Directions for this task:
Leave out the pictures and retype exactly the lines from the one with "Painted leaf Plant Flame nettle leaf deta" through the end of the records.

::: Source material :::

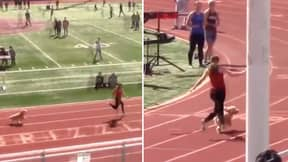 Dog Escapes Owners To Run 100m In 10.5 Seconds - One Second Behind Usain Bolt's World Record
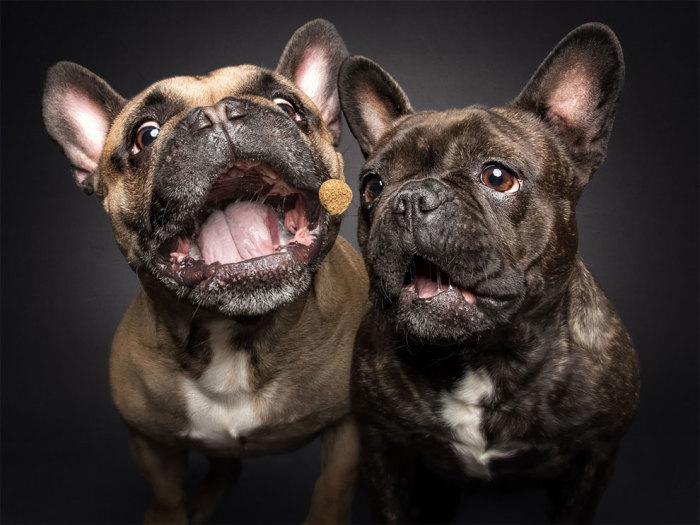 Немецкий фотограф любит работать именно с собаками, считая их лучшими моделями.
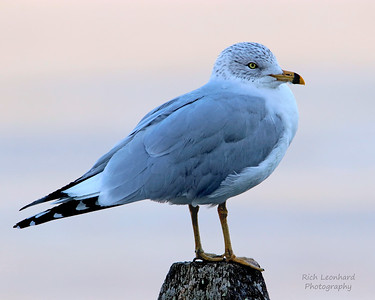 Ring Billed Gull at St. Johns Church in Cold Spring Harbor, NY.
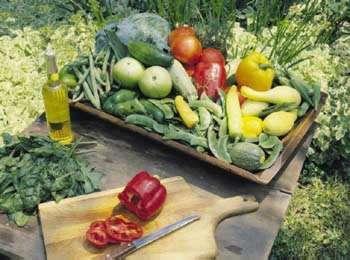 edz warzywa, chroń się przed rakiem  Jdz warzywa, chroń się przed rakiem  Jez warzywa, chroń się przed rakiem  Jed warzywa, chroń się przed rakiem  Jedzwarzywa, chroń się przed rakiem  Jedz arzywa, chroń się przed rakiem
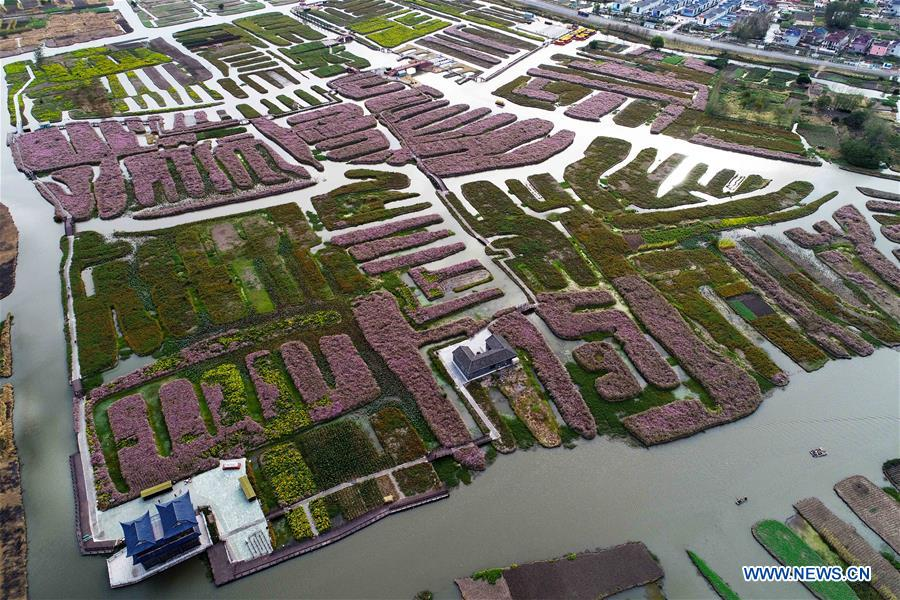 #CHINA-JIANGSU-AUTUMN SCENERY-FLOWER(CN)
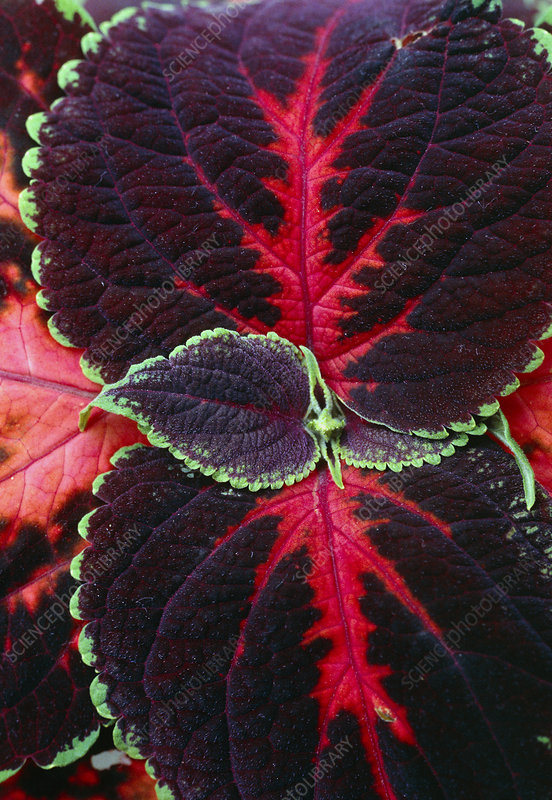 Painted leaf Plant Flame nettle leaf deta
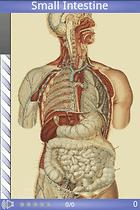 Speed Anatomy - Pour connaître le corps humain sur le bout des doigts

:::

Answer to this task:
 Painted leaf Plant Flame nettle leaf deta
 Speed Anatomy - Pour connaître le corps humain sur le bout des doigts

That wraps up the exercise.